Obama spoke on economy is not on the list of priorities for Texans

On Thursday, President Obama spoke to members of the Austin community on everything from Congressional gridlock to his love of good ole’ Texas barbecue — even making a headline-garnering trip to Franklin’s. There was one thing, however, that he seemed a bit hesitant to address: the refugee crisis currently being faced by the state at the border.
Like any good politician, his speech played to his strengths: the latest job report for one as well as the recovering economy. He even chose a UT student, public relations junior Kinsey Button, to introduce him, constantly referring to “Kinsey’s struggle” to pay for college in an attempt to personalize his speech. These anecdotal tactics are certainly not the first to be utilized, nor are they ineffective by any means. Obama’s strengths lie largely in the fact that he is relatable: He truly is the “people’s president.”

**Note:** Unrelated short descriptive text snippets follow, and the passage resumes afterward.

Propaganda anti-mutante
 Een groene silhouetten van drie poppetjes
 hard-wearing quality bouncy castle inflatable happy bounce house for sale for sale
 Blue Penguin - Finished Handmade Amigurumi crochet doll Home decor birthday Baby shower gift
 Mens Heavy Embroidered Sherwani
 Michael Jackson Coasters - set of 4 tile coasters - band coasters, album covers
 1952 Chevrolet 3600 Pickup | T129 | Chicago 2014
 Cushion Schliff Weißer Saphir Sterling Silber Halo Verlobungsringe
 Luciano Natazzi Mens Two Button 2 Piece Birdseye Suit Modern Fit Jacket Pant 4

“Each day,” the president stated in his Thursday speech at the Paramount Theatre, “I will keep asking the same question: how can I help you?” Sadly, Texas constituents may have come away from the speech with that question left largely unanswered as the president failed to discuss the humanitarian crisis, choosing instead to focus solely on party strengths.
To Obama’s credit, the speech was primarily disclosed as one to discuss the economy. And in this sector, things have been looking good: Fifty-two straight months of job growth, an unemployment rate that’s at its lowest since 2008. These numbers are encouraging, and the Austin community applauded each point with resounding support.
“We’re fighting for an agenda that creates more good jobs… in American manufacturing, in construction,” Obama said. “This country succeeds when everybody has got a shot.”
Indeed, the economy seems to be getting back on its feet, and as a Democratic president appealing to one of the most conservative states in the nation, Obama can’t be faulted for boasting his successes on this front.
But in the wake of national crisis, we must ask: Where is our president’s presence?
The immigration debate is not a simple issue, nor can it be divided on clear-cut ideological lines. But the latest numbers illustrate the immediacy with which this crisis must be attended to. In the past two years, illegal immigration rates have quadrupled. And in true American style, it is attended to largely through finger-pointing and fighting proposals. Republicans want more troops to secure the border, and have moved to increase the amount of National Guard security. Democrats cite the number of apprehended immigrants that lead to a “backup in the system,” proposing a $3.8 billion dollar authorization to address the problem. The parties do have one thing in common, however: Each side balks at the idea of supporting the other. “The House is not just going to rubber-stamp what the administration wants us to do,” said U.S. Representative Mario Diaz-Balart (R – FL).
Little can be accomplished in this stubborn partisan standoff, but neither party seems willing to stand down on the issue.
Prompted by criticism from the right, Obama hastily reconfigured a meeting with Perry during his Dallas trip. But a trip to the border was noticeably off the agenda. His trip seemed to be more fundraising, less functional. More support-focused, less substance. This is not uncommon for presidents, and to pretend these trips aren’t essential to the political process would be naïve. But to so ardently gloss over the administration’s failures seems to come across as a bit irresponsible, and it has not gone unnoticed by the Texas community.
“I think Obama’s obviously a great orator, and really enjoyed his speech,” says Danielle Johnson, speech attendee and self-proclaimed progressive Republican. “But it just makes you wonder … when he noticeably ignores these prevalent issues. I mean, it’s a border crisis and he’s speaking in Texas. You’d think he’d tailor his agenda just a little.”